**SOBRE A TAREFA:**
Diga, por favor, se cada afirmação seguinte está de acordo com o excerto sobre o efluente do parque industrial de Estarreja. Para cada uma, responda sim ou não e transcreva as palavras do excerto que decidem a resposta.
1. O efluente é caracterizado com regularidade.
2. A água de escorrimento superficial do parque é misturada ao efluente industrial.
3. O pH do efluente tende a ser habitualmente alto.

**EXCERTO FORNECIDO:**
----------

Os problemas associados com o efluente do parque industrial de Estarreja são um tanto diferentes dos de Cacia. As indústrias mais importantes instaladas no parque produzem nitratos, sulfatos, soda cáustica, cloro, plásticos e aromáticos substituídos. O parque tem, em alguns pontos, tratamentos parciais de alguns efluentes, que vão do simples ajuste de pH, feito manualmente, aos sistemas mais complexos de remoção de orgânicos residuais através de colunas de carvão activado. O conjunto de tratamentos, porém, é descoordenado e incompleto, resultando daí um efluente industrial de qualidade muito variável. Para essa variabilidade contribui também a água de escorrimento superficial de todo o parque, que é misturada ao efluente industrial e provoca variações de caudal, habitualmente da ordem dos 50 cm3/h, que facilmente atingem os 100 por cento.

O efluente não é caracterizado com regularidade. Há um conjunto de análises pouco significativas que são feitas mensalmente pelas fábricas e que, aparentemente, não são lidas por ninguém, embora sejam enviadas à autoridade licenciadora do lançamento, neste caso a Direcção Hidráulica do Mondego.

Uma vez que os sulfatos são sintetizados a partir da pirite, será de esperar que o efluente seja rico em metais pesados diversos, como cobre, chumbo e zinco, e em não metais tóxicos como o arsénio. Será de esperar também concentrações elevadas de sulfatos, nitratos, amoníaco e moléculas orgânicas diversas, desde o cloreto de vinilo aos aromáticos substituídos. Será ainda de esperar quantidades apreciáveis de hipocloritos e variações bruscas e grandes de pH, muito embora, dada a predominância das instalações da Quimigal, o pH tenda a ser habitualmente baixo.

----------

**MATERIAL FORNECIDO:**

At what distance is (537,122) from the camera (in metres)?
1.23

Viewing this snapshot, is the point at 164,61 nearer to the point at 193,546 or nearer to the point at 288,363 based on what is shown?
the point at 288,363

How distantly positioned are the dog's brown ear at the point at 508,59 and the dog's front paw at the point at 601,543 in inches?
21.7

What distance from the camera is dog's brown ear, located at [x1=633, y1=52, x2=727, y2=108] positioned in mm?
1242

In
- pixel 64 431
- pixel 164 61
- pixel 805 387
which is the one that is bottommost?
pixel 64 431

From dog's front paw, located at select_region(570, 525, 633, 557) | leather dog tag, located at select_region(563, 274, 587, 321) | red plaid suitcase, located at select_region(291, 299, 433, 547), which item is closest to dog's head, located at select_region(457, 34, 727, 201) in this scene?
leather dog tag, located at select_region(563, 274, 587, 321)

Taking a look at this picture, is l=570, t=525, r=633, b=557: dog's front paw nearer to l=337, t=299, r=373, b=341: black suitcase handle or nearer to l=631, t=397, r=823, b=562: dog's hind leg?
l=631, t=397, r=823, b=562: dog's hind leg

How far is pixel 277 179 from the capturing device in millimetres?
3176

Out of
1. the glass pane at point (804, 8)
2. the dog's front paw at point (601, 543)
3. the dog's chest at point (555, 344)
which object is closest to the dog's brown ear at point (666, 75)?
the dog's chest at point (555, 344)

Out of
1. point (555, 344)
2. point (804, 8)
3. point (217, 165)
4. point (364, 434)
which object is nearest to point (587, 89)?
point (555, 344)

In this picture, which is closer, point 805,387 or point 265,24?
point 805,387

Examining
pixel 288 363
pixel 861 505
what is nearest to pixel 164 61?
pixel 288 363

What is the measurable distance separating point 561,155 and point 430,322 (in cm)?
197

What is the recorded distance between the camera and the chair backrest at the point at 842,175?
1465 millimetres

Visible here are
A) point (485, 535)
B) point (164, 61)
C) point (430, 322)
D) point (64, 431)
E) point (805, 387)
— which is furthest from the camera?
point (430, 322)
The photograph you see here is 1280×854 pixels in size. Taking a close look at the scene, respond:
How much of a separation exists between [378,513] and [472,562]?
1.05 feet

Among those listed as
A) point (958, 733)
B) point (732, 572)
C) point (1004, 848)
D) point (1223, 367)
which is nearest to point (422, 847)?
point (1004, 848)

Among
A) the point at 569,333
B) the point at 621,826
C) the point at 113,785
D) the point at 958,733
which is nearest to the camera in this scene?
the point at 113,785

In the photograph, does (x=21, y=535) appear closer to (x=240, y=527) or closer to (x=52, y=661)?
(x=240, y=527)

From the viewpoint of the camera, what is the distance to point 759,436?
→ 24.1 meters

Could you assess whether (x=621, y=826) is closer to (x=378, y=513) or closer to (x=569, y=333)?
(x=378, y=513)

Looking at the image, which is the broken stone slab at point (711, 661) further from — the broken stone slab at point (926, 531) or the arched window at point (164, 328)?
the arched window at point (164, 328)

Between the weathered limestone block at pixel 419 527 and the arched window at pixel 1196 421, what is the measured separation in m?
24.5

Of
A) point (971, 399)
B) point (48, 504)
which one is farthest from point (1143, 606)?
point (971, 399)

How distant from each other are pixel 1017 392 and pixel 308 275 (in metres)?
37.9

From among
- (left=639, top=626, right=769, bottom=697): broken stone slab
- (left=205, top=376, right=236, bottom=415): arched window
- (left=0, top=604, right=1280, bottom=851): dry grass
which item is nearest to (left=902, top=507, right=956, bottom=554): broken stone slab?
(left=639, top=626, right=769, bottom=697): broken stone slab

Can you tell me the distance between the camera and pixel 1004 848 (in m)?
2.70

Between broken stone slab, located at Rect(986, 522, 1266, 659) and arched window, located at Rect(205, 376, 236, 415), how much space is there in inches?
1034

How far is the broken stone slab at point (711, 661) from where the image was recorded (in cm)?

----------

**RESPOSTA DO EXERCÍCIO:**
1. Não: «O efluente não é caracterizado com regularidade.»
2. Sim: «a água de escorrimento superficial de todo o parque, que é misturada ao efluente industrial»
3. Não: «o pH tenda a ser habitualmente baixo»